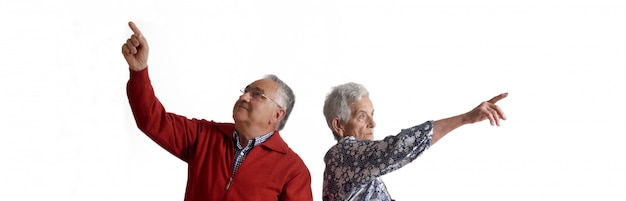 Para dziadków wskazując palcem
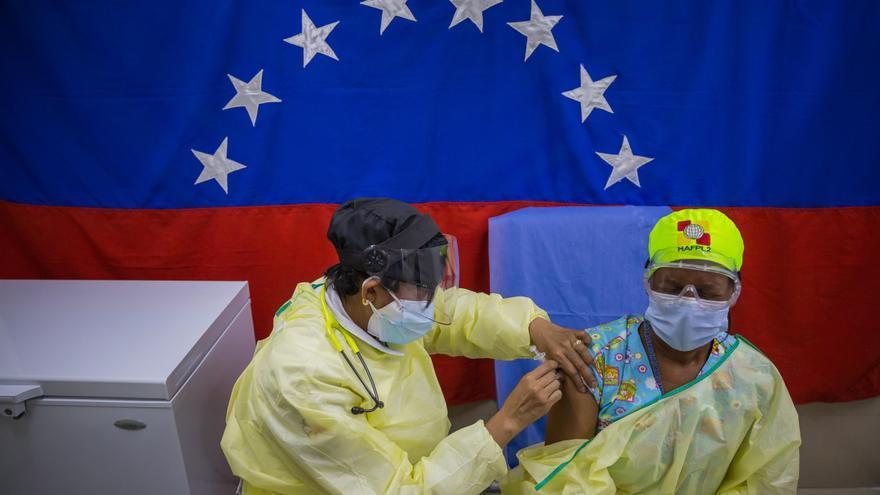 El 42 % de los médicos en Venezuela recibió vacuna anticovid, según una ONG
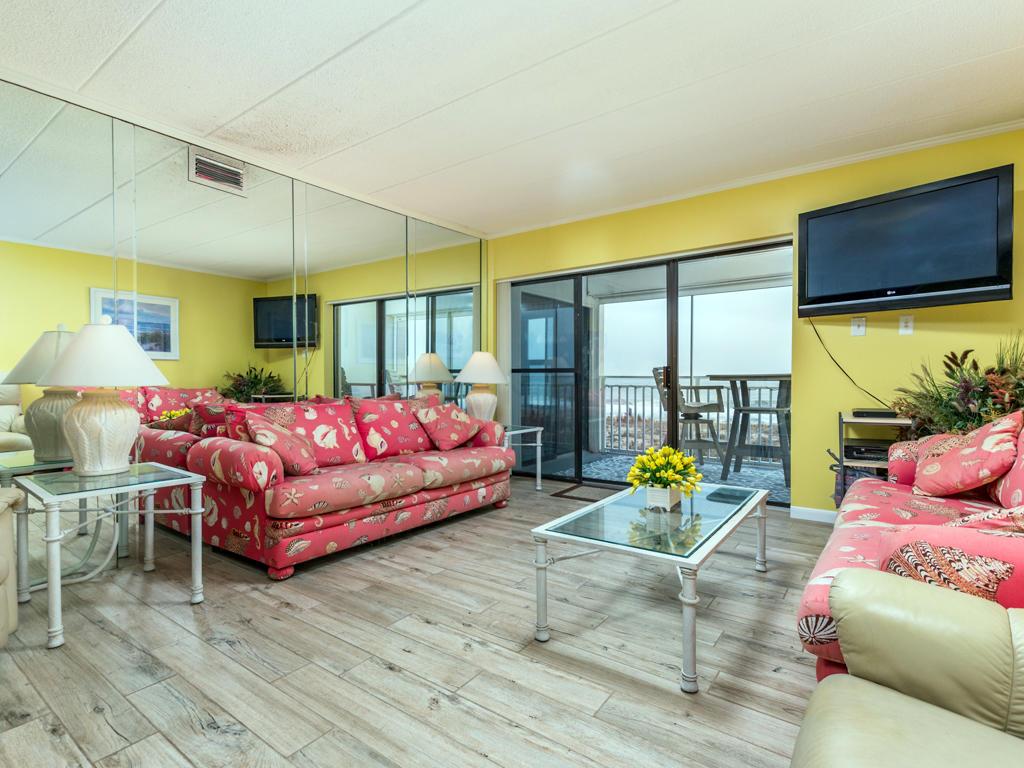Mooring, 102 - Living Room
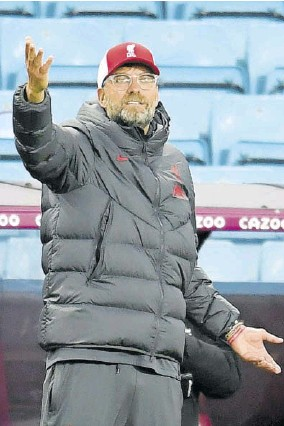 ?? (Photos: AFP) ?? Liver­pool's Ger­man Man­ager Jur­gen Klopp ges­tures on the touch­line dur­ing the English Premier League foot­ball match be­tween As­ton Villa and Liver­pool at Villa Park in Birm­ing­ham, cen­tral England, yes­ter­day.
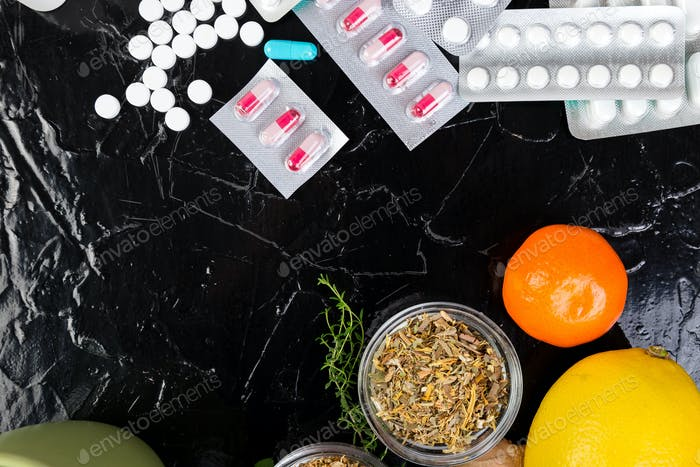 Natürliche Medizin gegen konventionelle Medizin Konzept.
- - - -
Assignment
An exact restatement of every record is required. Omit the images.

Result of the exercise
 Para dziadków wskazując palcem
 El 42 % de los médicos en Venezuela recibió vacuna anticovid, según una ONG
Mooring, 102 - Living Room
 ?? (Photos: AFP) ?? Liver­pool's Ger­man Man­ager Jur­gen Klopp ges­tures on the touch­line dur­ing the English Premier League foot­ball match be­tween As­ton Villa and Liver­pool at Villa Park in Birm­ing­ham, cen­tral England, yes­ter­day.
 Natürliche Medizin gegen konventionelle Medizin Konzept.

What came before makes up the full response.